▼

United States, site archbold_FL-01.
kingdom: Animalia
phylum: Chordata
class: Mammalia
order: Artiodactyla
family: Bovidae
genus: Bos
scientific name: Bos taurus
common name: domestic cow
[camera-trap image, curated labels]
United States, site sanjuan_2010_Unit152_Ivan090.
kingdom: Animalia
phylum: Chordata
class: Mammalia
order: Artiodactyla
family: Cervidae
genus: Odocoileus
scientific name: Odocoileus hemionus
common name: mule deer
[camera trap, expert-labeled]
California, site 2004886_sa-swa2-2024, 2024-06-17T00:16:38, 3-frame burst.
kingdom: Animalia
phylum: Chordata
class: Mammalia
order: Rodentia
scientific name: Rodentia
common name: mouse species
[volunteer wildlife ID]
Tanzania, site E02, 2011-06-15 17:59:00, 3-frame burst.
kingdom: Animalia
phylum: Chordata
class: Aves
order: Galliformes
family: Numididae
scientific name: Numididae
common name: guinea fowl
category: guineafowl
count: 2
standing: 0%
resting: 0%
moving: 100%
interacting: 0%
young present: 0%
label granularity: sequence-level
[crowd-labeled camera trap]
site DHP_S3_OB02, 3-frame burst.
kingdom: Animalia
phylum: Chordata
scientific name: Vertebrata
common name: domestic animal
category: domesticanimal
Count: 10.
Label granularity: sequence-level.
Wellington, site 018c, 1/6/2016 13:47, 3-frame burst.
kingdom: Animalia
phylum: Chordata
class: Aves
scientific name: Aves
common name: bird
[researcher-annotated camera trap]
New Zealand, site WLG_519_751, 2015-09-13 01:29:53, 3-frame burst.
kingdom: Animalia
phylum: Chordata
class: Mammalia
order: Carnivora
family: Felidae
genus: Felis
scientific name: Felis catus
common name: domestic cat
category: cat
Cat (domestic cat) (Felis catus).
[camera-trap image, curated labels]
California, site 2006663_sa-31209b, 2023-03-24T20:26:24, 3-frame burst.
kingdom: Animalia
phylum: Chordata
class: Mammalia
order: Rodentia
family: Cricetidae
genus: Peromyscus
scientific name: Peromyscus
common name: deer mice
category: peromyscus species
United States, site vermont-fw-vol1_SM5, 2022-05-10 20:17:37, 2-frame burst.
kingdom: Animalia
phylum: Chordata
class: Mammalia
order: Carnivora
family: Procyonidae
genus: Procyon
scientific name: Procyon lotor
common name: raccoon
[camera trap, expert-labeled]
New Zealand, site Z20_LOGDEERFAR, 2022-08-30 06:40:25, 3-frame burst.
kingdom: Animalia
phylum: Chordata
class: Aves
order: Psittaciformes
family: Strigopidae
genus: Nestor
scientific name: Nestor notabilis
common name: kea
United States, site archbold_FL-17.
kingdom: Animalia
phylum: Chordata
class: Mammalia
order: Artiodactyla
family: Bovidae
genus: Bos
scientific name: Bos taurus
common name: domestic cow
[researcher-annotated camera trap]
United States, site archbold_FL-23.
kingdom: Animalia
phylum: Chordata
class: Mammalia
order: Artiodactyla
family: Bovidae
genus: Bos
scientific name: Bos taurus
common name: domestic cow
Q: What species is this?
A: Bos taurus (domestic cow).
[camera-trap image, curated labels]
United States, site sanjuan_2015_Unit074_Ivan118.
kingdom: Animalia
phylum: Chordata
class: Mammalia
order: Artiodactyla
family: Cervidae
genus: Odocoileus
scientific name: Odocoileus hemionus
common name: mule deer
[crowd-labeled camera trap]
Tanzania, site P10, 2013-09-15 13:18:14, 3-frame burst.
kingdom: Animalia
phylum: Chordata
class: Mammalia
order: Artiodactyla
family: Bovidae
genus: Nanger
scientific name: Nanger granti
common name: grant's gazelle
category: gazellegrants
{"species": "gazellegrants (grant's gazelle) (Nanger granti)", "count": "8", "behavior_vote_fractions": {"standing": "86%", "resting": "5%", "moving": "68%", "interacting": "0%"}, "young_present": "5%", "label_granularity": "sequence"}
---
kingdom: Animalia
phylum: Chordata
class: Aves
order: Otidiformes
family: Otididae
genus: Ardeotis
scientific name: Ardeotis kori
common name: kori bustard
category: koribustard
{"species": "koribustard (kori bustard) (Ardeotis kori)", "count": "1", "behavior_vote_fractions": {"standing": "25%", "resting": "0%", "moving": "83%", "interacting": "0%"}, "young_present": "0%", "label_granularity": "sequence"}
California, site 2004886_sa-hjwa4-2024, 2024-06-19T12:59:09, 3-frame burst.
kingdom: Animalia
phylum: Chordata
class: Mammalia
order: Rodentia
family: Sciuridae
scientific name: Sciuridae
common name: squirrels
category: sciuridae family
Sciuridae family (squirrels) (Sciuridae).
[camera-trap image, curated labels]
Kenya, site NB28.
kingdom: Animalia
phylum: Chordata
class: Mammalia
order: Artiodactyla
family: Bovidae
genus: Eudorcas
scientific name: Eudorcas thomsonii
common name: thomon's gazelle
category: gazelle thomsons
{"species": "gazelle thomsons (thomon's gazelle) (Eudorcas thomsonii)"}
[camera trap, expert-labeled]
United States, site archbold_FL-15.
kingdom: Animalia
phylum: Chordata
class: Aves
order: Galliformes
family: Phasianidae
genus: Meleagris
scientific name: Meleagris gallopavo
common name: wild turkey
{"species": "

▲

_Activity_
Print every record exactly, so that each word matches what is written above.

_Task output_
United States, site archbold_FL-01.
kingdom: Animalia
phylum: Chordata
class: Mammalia
order: Artiodactyla
family: Bovidae
genus: Bos
scientific name: Bos taurus
common name: domestic cow
[camera-trap image, curated labels]
United States, site sanjuan_2010_Unit152_Ivan090.
kingdom: Animalia
phylum: Chordata
class: Mammalia
order: Artiodactyla
family: Cervidae
genus: Odocoileus
scientific name: Odocoileus hemionus
common name: mule deer
[camera trap, expert-labeled]
California, site 2004886_sa-swa2-2024, 2024-06-17T00:16:38, 3-frame burst.
kingdom: Animalia
phylum: Chordata
class: Mammalia
order: Rodentia
scientific name: Rodentia
common name: mouse species
[volunteer wildlife ID]
Tanzania, site E02, 2011-06-15 17:59:00, 3-frame burst.
kingdom: Animalia
phylum: Chordata
class: Aves
order: Galliformes
family: Numididae
scientific name: Numididae
common name: guinea fowl
category: guineafowl
count: 2
standing: 0%
resting: 0%
moving: 100%
interacting: 0%
young present: 0%
label granularity: sequence-level
[crowd-labeled camera trap]
site DHP_S3_OB02, 3-frame burst.
kingdom: Animalia
phylum: Chordata
scientific name: Vertebrata
common name: domestic animal
category: domesticanimal
Count: 10.
Label granularity: sequence-level.
Wellington, site 018c, 1/6/2016 13:47, 3-frame burst.
kingdom: Animalia
phylum: Chordata
class: Aves
scientific name: Aves
common name: bird
[researcher-annotated camera trap]
New Zealand, site WLG_519_751, 2015-09-13 01:29:53, 3-frame burst.
kingdom: Animalia
phylum: Chordata
class: Mammalia
order: Carnivora
family: Felidae
genus: Felis
scientific name: Felis catus
common name: domestic cat
category: cat
Cat (domestic cat) (Felis catus).
[camera-trap image, curated labels]
California, site 2006663_sa-31209b, 2023-03-24T20:26:24, 3-frame burst.
kingdom: Animalia
phylum: Chordata
class: Mammalia
order: Rodentia
family: Cricetidae
genus: Peromyscus
scientific name: Peromyscus
common name: deer mice
category: peromyscus species
United States, site vermont-fw-vol1_SM5, 2022-05-10 20:17:37, 2-frame burst.
kingdom: Animalia
phylum: Chordata
class: Mammalia
order: Carnivora
family: Procyonidae
genus: Procyon
scientific name: Procyon lotor
common name: raccoon
[camera trap, expert-labeled]
New Zealand, site Z20_LOGDEERFAR, 2022-08-30 06:40:25, 3-frame burst.
kingdom: Animalia
phylum: Chordata
class: Aves
order: Psittaciformes
family: Strigopidae
genus: Nestor
scientific name: Nestor notabilis
common name: kea
United States, site archbold_FL-17.
kingdom: Animalia
phylum: Chordata
class: Mammalia
order: Artiodactyla
family: Bovidae
genus: Bos
scientific name: Bos taurus
common name: domestic cow
[researcher-annotated camera trap]
United States, site archbold_FL-23.
kingdom: Animalia
phylum: Chordata
class: Mammalia
order: Artiodactyla
family: Bovidae
genus: Bos
scientific name: Bos taurus
common name: domestic cow
Q: What species is this?
A: Bos taurus (domestic cow).
[camera-trap image, curated labels]
United States, site sanjuan_2015_Unit074_Ivan118.
kingdom: Animalia
phylum: Chordata
class: Mammalia
order: Artiodactyla
family: Cervidae
genus: Odocoileus
scientific name: Odocoileus hemionus
common name: mule deer
[crowd-labeled camera trap]
Tanzania, site P10, 2013-09-15 13:18:14, 3-frame burst.
kingdom: Animalia
phylum: Chordata
class: Mammalia
order: Artiodactyla
family: Bovidae
genus: Nanger
scientific name: Nanger granti
common name: grant's gazelle
category: gazellegrants
{"species": "gazellegrants (grant's gazelle) (Nanger granti)", "count": "8", "behavior_vote_fractions": {"standing": "86%", "resting": "5%", "moving": "68%", "interacting": "0%"}, "young_present": "5%", "label_granularity": "sequence"}
---
kingdom: Animalia
phylum: Chordata
class: Aves
order: Otidiformes
family: Otididae
genus: Ardeotis
scientific name: Ardeotis kori
common name: kori bustard
category: koribustard
{"species": "koribustard (kori bustard) (Ardeotis kori)", "count": "1", "behavior_vote_fractions": {"standing": "25%", "resting": "0%", "moving": "83%", "interacting": "0%"}, "young_present": "0%", "label_granularity": "sequence"}
California, site 2004886_sa-hjwa4-2024, 2024-06-19T12:59:09, 3-frame burst.
kingdom: Animalia
phylum: Chordata
class: Mammalia
order: Rodentia
family: Sciuridae
scientific name: Sciuridae
common name: squirrels
category: sciuridae family
Sciuridae family (squirrels) (Sciuridae).
[camera-trap image, curated labels]
Kenya, site NB28.
kingdom: Animalia
phylum: Chordata
class: Mammalia
order: Artiodactyla
family: Bovidae
genus: Eudorcas
scientific name: Eudorcas thomsonii
common name: thomon's gazelle
category: gazelle thomsons
{"species": "gazelle thomsons (thomon's gazelle) (Eudorcas thomsonii)"}
[camera trap, expert-labeled]
United States, site archbold_FL-15.
kingdom: Animalia
phylum: Chordata
class: Aves
order: Galliformes
family: Phasianidae
genus: Meleagris
scientific name: Meleagris gallopavo
common name: wild turkey
{"species": "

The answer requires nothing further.